# [TASK STATEMENT]
Rewrite the listing below, renaming "light pole" as "lamp post" and leaving everything else unchanged.

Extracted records
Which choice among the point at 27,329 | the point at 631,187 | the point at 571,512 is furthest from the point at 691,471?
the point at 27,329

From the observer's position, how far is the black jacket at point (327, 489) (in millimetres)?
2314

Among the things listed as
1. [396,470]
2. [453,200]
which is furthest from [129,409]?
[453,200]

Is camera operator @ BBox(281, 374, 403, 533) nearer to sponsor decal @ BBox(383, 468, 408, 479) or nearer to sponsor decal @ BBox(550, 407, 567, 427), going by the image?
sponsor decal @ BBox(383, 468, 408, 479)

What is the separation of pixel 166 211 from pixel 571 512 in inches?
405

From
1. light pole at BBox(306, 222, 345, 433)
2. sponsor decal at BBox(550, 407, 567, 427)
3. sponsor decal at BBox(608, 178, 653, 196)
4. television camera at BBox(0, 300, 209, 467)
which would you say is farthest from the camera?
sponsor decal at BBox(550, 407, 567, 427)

# [ANSWER TO THE EXERCISE]
Which choice among the point at 27,329 | the point at 631,187 | the point at 571,512 is furthest from the point at 691,471?
the point at 27,329

From the observer's position, how far is the black jacket at point (327, 489) (in millimetres)?
2314

Among the things listed as
1. [396,470]
2. [453,200]
which is furthest from [129,409]?
[453,200]

Is camera operator @ BBox(281, 374, 403, 533) nearer to sponsor decal @ BBox(383, 468, 408, 479) or nearer to sponsor decal @ BBox(550, 407, 567, 427), going by the image?
sponsor decal @ BBox(383, 468, 408, 479)

What is the separation of pixel 166 211 from pixel 571 512 in inches?
405

From
1. lamp post at BBox(306, 222, 345, 433)
2. sponsor decal at BBox(550, 407, 567, 427)
3. sponsor decal at BBox(608, 178, 653, 196)
4. television camera at BBox(0, 300, 209, 467)
which would you say is farthest from the camera?
sponsor decal at BBox(550, 407, 567, 427)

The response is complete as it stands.